2. LA BARBARIE EN PLEINE VILLE
Le 31 décembre dernier, l’année 2019 se terminait avec un cerf réfugié sur le balcon d’un pavillon de Prémontré (02).
Malgré ses 3 mois de chasse en moins suite au confinement, 2020 n’a pas été en reste en terme d’incidents de chasse à courre. 5 jours plus tard, c’est à Quincy-Basse (02) qu’un cerf traqué trouvait refuge dans un jardin du village. Puis rebelote à Pont-Sainte-Maxence (60) deux semaines plus tard, sur l’île des Meules, en pleine ville. Le 1er février, c’est dans la même ville que la chasse à courre poursuit un cerf jusque dans le jardin d’un couple de retraités. Puis le même mois à Rivarennes (37), et parmi les chevaux d’une écurie dans les Landes (40).
Le confinement mettant fin à la chienlit, c’est le 1er jour de la reprise de chasse que les incidents reprennent, avec ce cerf réfugié en plein Compiègne (60) et sauvé par les habitants mobilisés.

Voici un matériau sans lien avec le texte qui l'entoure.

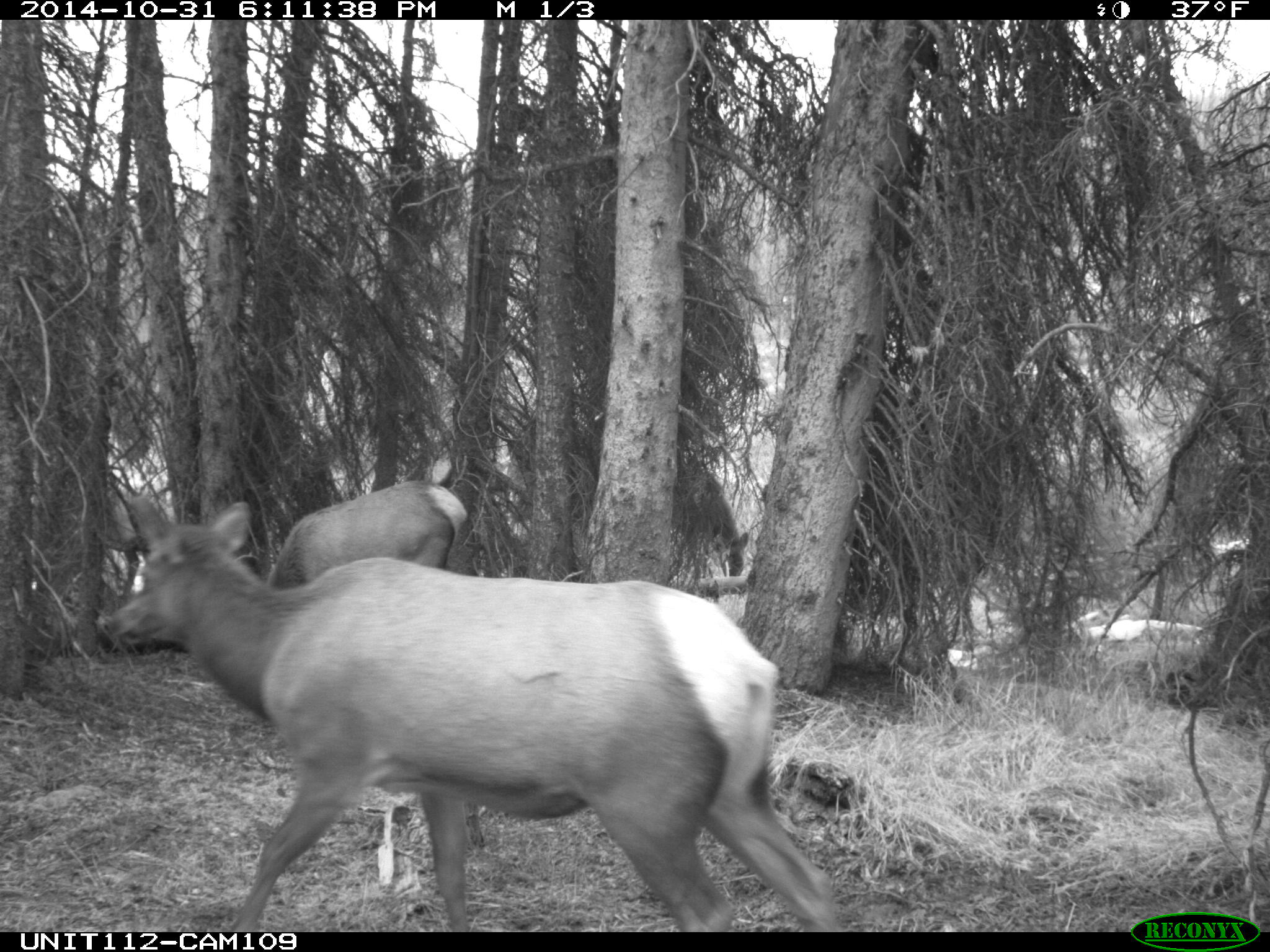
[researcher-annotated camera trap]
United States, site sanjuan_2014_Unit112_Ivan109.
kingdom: Animalia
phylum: Chordata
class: Mammalia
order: Artiodactyla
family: Cervidae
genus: Cervus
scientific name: Cervus elaphus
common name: red deer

Puis, en décembre, c’est quatre jour après le nouveau déconfinement que les chasseurs à courre trouvent le moyen d’envahir un village avec leur meute, cette fois autour d’un étang privé de la Ferté-Milon (02) où leur proie tente désespérément de fuir à la nage.
La loi adoptée en 2019 qui incite à ne pas tuer les grands animaux chassés en ville n’aura été, comme nous le prédisions justement à l’époque, qu’un écran de fumée. Ces incidents sont parties prenantes de la chasse à courre et rien ne pourra les empêcher si ce n’est l’interdiction de cette pratique féodale.
3. LE DANGER SUR LES ROUTES CONTINUE
Tout automobiliste traversant régulièrement les zones forestières où la chasse à courre est pratiquée le sait : cette chasse pose d’énormes problèmes de sécurité routière !
Chaque année, des chiens de meute errants sont renversés (comme à Rambouillet le 04/01, à Fontainebleau le 01/02 et plus récemment sur l’A20 près de Châteauroux le 23/12), des voitures se prennent de plein fouet des animaux fuyant la chasse à courre (comme le 13/02 à Compiègne), des chevaux sans cavaliers se retrouvent sur les voies (comme le 15/12 dans l’Aisne sur la nationale), les routes sont systématiquement obstruées par une centaine de suiveurs en 4×4 et en vélo…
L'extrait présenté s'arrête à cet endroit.